AutomationLegal & EthicsScraping

CAP for RSL: Implementing License Tokens for Crawlers

Learn how RSL CAP enforces web crawler licensing with Authorization: License tokens, OLP /token issuance, /introspect validation, and 401/402/403 handling.

Ibuki Yamamoto
Ibuki Yamamoto
March 27, 2026 4min read

CAP for RSL: Implementing License Tokens for Crawlers

RSL (Really Simple Licensing) includes CAP (Crawler Authorization Protocol) to enforce licensing with real HTTP authentication—not the “please follow robots.txt” honor system. In practice, CAP makes crawlers present a License Token via an HTTP Authorization header.
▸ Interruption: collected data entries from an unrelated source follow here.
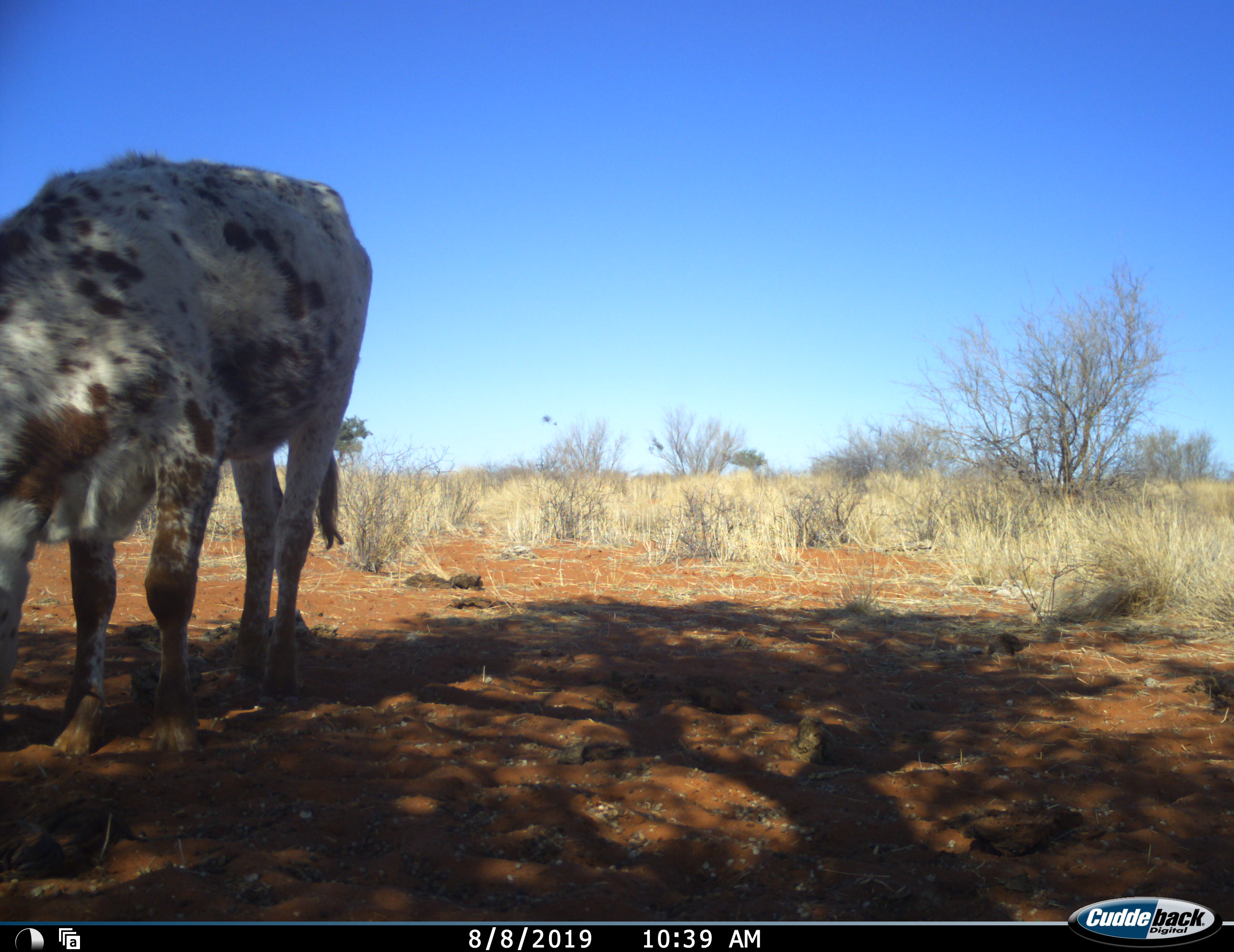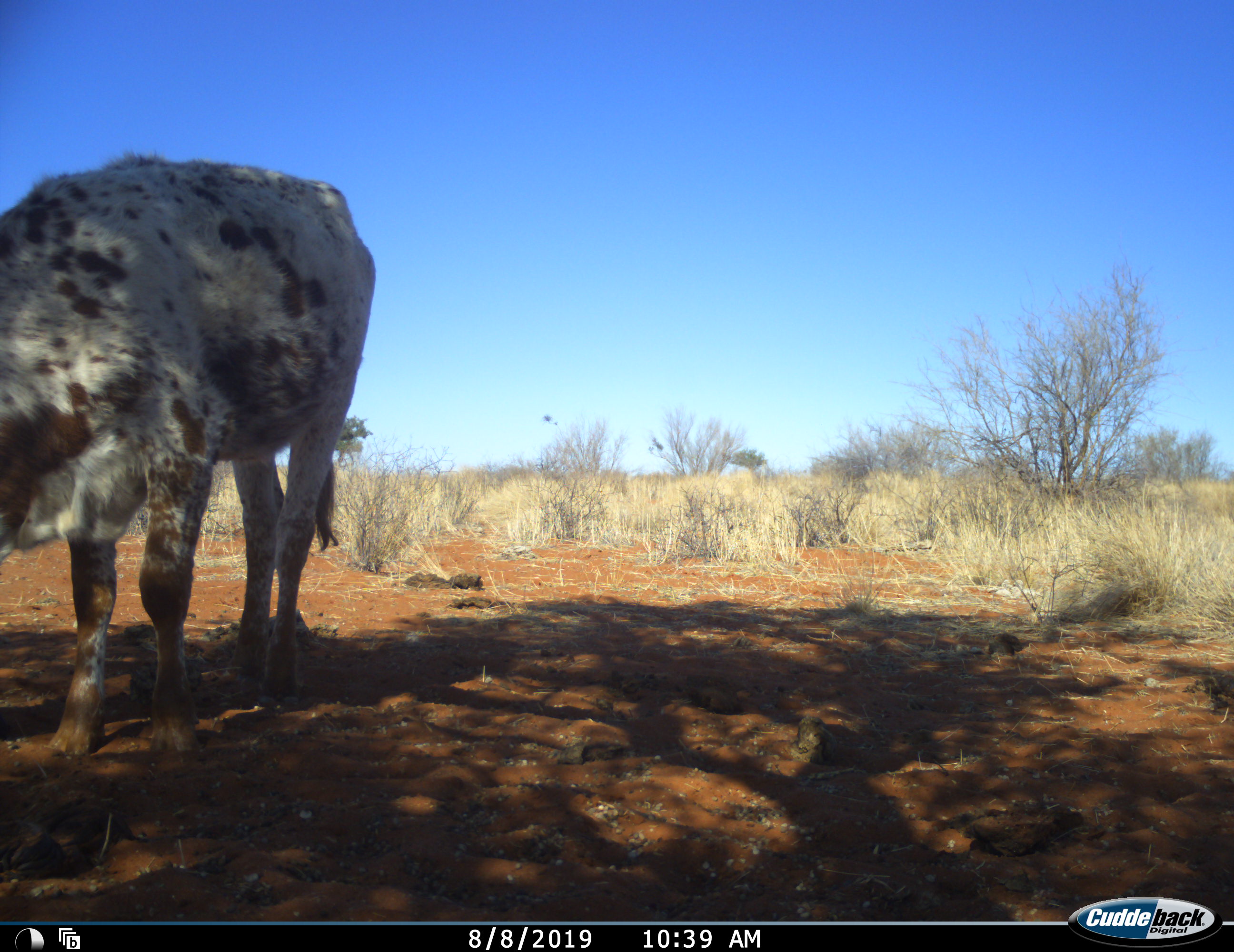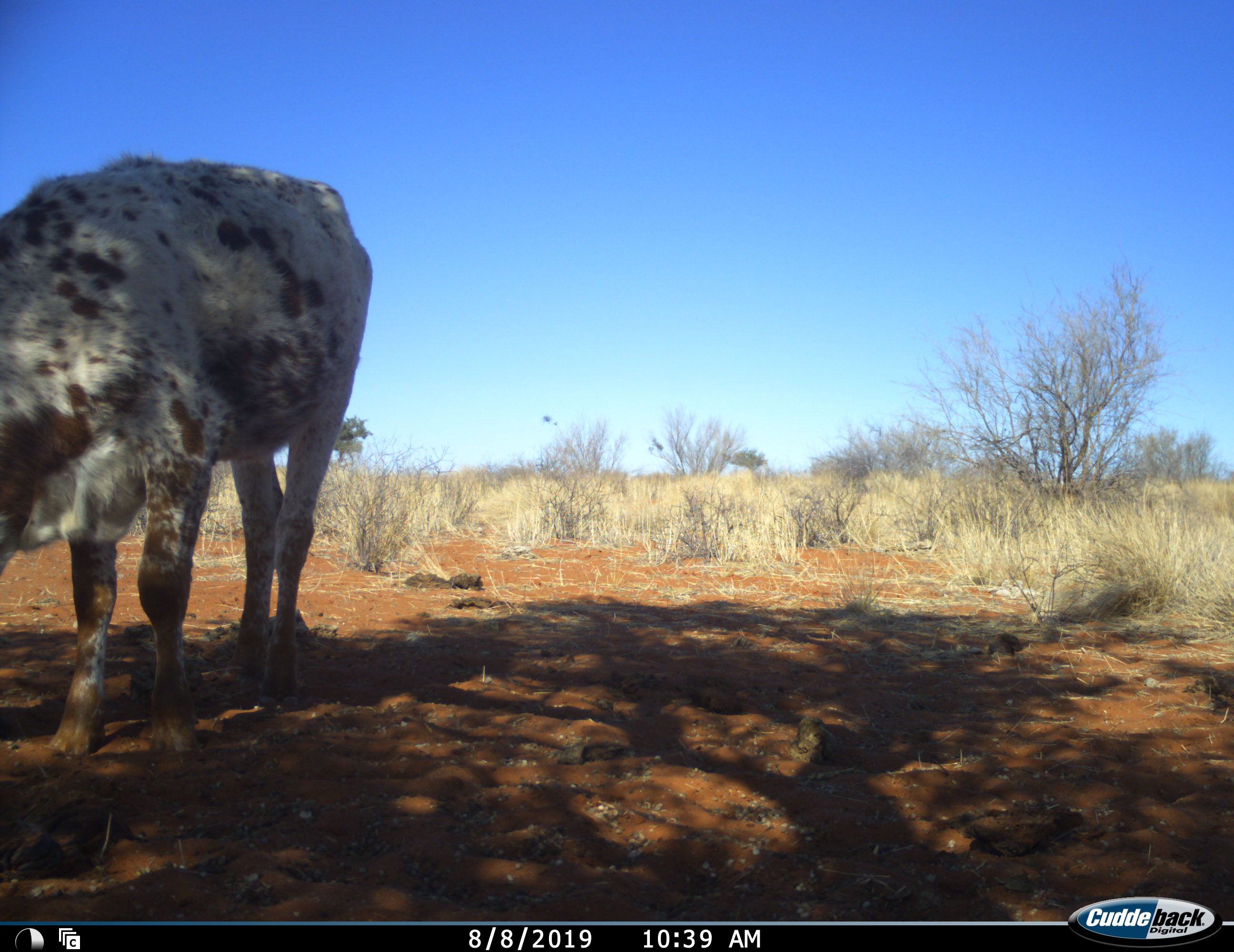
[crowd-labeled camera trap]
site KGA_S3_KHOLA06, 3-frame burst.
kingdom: Animalia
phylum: Chordata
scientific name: Vertebrata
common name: domestic animal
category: domesticanimal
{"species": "domesticanimal (domestic animal) (Vertebrata)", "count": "1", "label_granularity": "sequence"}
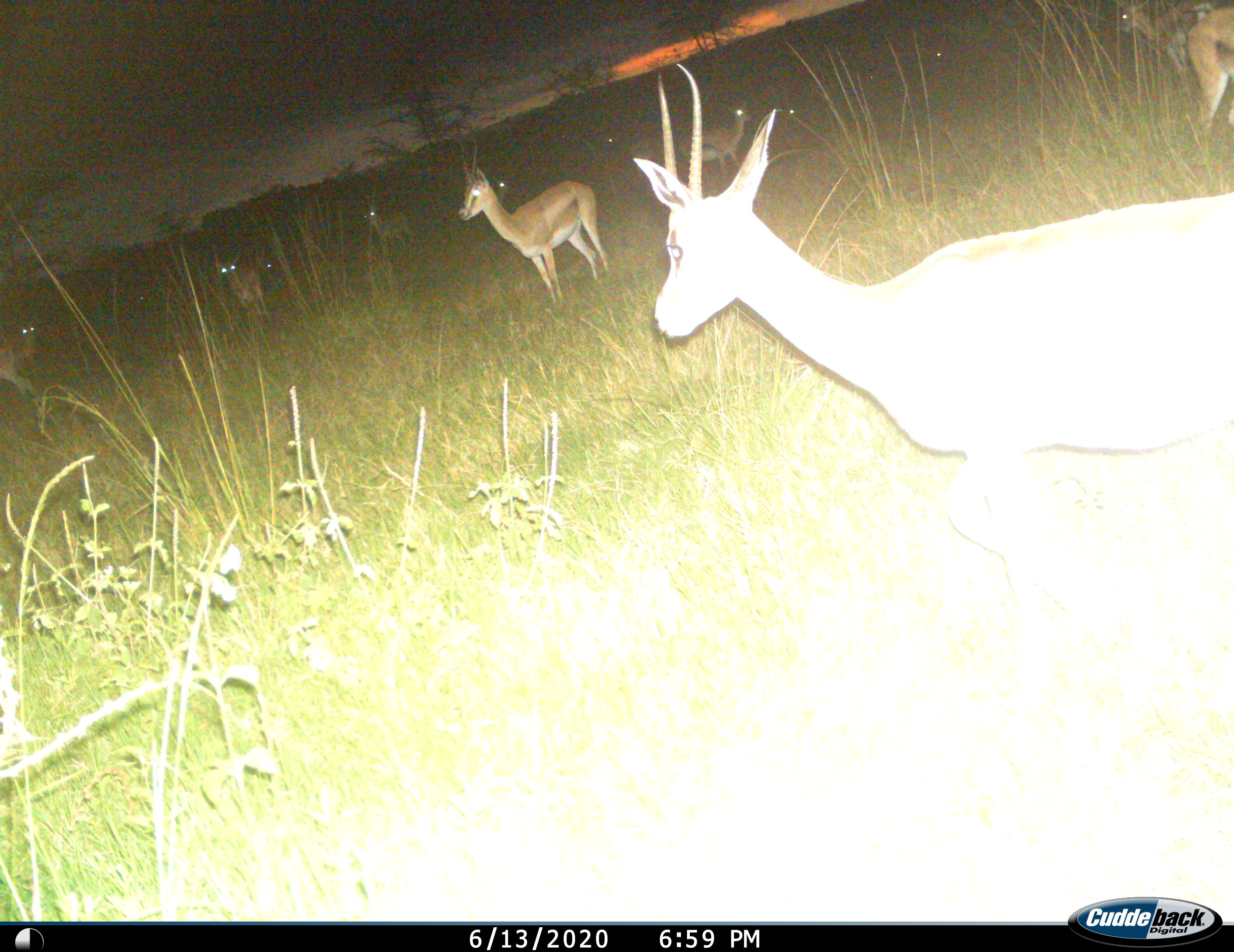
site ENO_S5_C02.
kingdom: Animalia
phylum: Chordata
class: Mammalia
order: Artiodactyla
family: Bovidae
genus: Nanger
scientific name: Nanger granti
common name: grant's gazelle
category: gazellegrants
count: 11-50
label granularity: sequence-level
This guide walks through the shortest reliable implementation path: license discovery, token acquisition via OLP (/token), token presentation (Authorization: License), and error handling via WWW-Authenticate.

What You’ll Learn
  • The CAP-required HTTP headers and status codes
  • How to obtain and validate License Tokens with OLP (/token and optionally /introspect)
  • Implementation patterns for both crawlers and resource servers

How CAP works (the big picture)

CAP is the protocol that tells crawlers: “If this URL is RSL-licensed, you must present a token.” Technically, CAP uses the standard HTTP authentication framework by requiring a License authentication scheme in the Authorization header. The core request format is:

Authorization: License <license_token>

If the token is valid and the request is permitted, the server returns 200 OK with the content.

The key takeaways

  • Crawlers request protected content using Authorization: License <token>.
  • If the token is missing/invalid, the site returns 401 or 402, and explains what happened via WWW-Authenticate: License ....
  • Crawlers obtain tokens from the license server via OLP /token, and (optionally) validate them with /introspect.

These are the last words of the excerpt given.